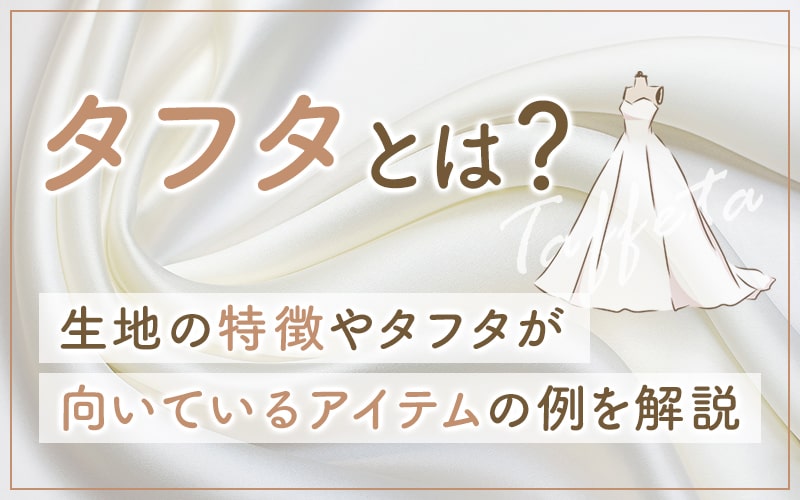 タフタとは？

Taffeta

生地の特徴やタフタが

向いているアイテムの例を解説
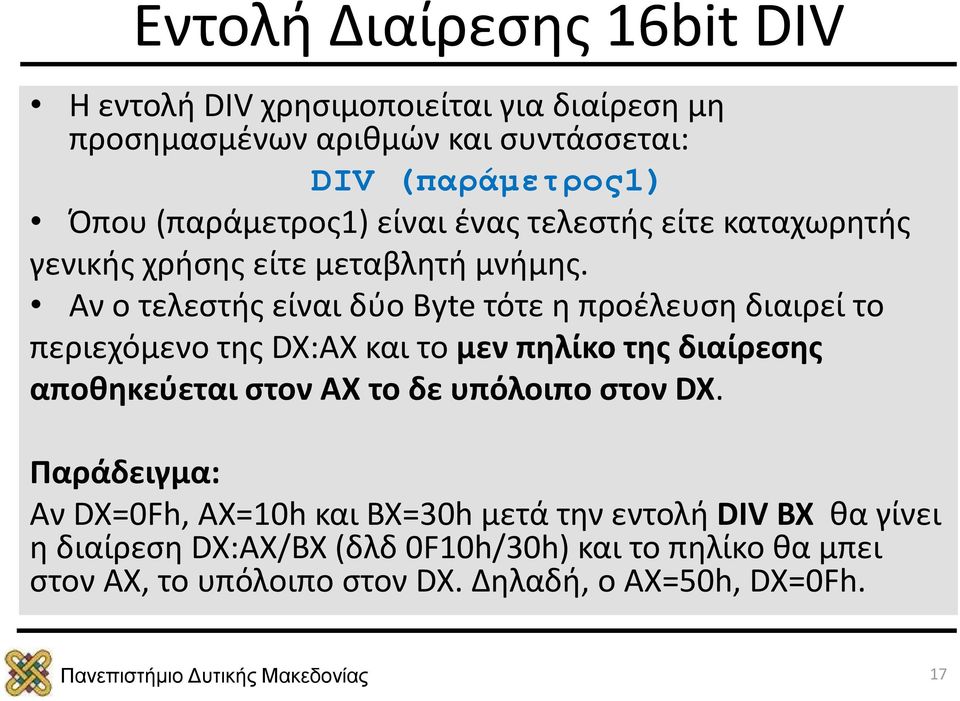 Εντολή Διαίρεσης 16bit DIV

• Η εντολή DIV χρησιμοποιείται για διαίρεση μη προσημασμένων αριθμών και συντάσσεται:

DIV (παράμετρος1)

• Όπου (παράμετρος1) είναι ένας τελεστής είτε καταχωρητής γενικής χρήσης είτε μεταβλητή μνήμης.

• Αν ο τελεστής είναι δύο Byte τότε η προέλευση διαιρεί το περιεχόμενο της DX:AX και το μεν πηλίκο της διαίρεσης αποθηκεύεται στον AX το δε υπόλοιπο στον DX.

Παράδειγμα:
Αν DX=0Fh, AX=10h και BX=30h μετά την εντολή DIV BX θα γίνει η διαίρεση DX:AX/BX (δλδ 0F10h/30h) και το πηλίκο θα μπει στον AX, το υπόλοιπο στον DX. Δηλαδή, ο AX=50h, DX=0Fh.

Πανεπιστήμιο Δυτικής Μακεδονίας

17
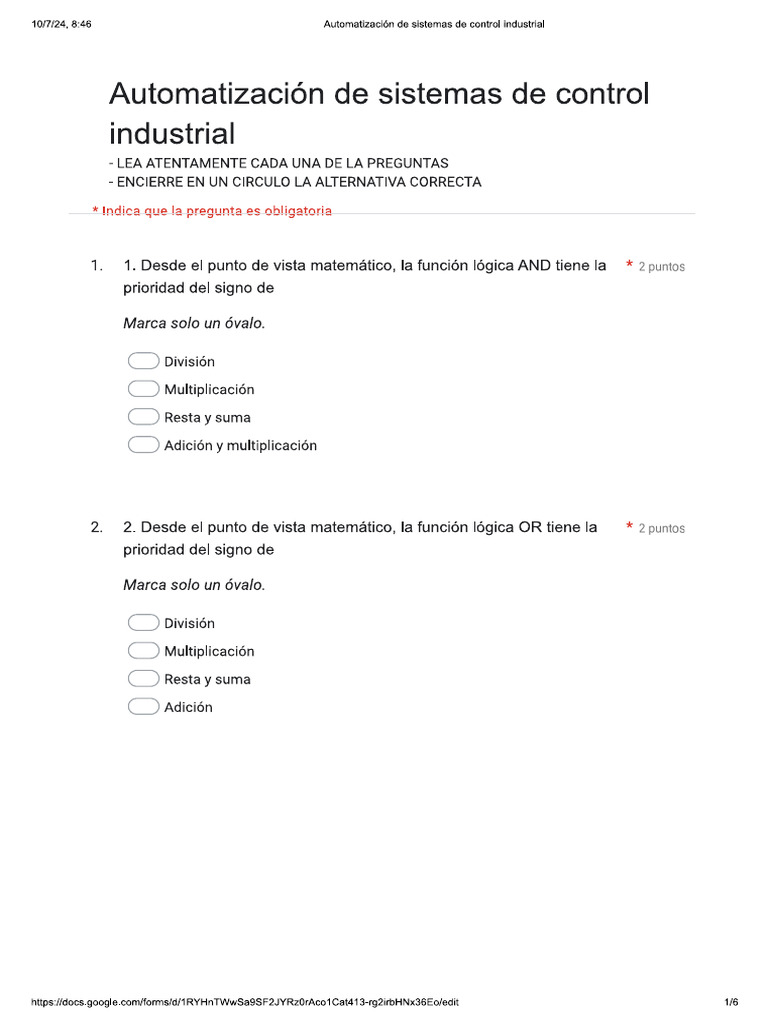 10/7/24, 8:46 Automatización de sistemas de control industrial

Automatización de sistemas de control industrial

- LEA ATENTAMENTE CADA UNA DE LA PREGUNTAS
- ENCIERRE EN UN CIRCULO LA ALTERNATIVA CORRECTA

* Indica que la pregunta es obligatoria

1. 1. Desde el punto de vista matemático, la función lógica AND tiene la prioridad del signo de * 2 puntos

Marca solo un óvalo.

División
Multiplicación
Resta y suma
Adición y multiplicación

2. 2. Desde el punto de vista matemático, la función lógica OR tiene la prioridad del signo de * 2 puntos

Marca solo un óvalo.

División
Multiplicación
Resta y suma
Adición

https://docs.google.com/forms/d/1RYHnTWwSa9SF2JYRz0rAco1Cat413-rg2irbHNx36Eo/edit 1/6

---

### Task to carry out
Wherever the word "είναι" turns up in the records above, copy the line that holds it.

### Solution for this exercise
• Όπου (παράμετρος1) είναι ένας τελεστής είτε καταχωρητής γενικής χρήσης είτε μεταβλητή μνήμης.
• Αν ο τελεστής είναι δύο Byte τότε η προέλευση διαιρεί το περιεχόμενο της DX:AX και το μεν πηλίκο της διαίρεσης αποθηκεύεται στον AX το δε υπόλοιπο στον DX.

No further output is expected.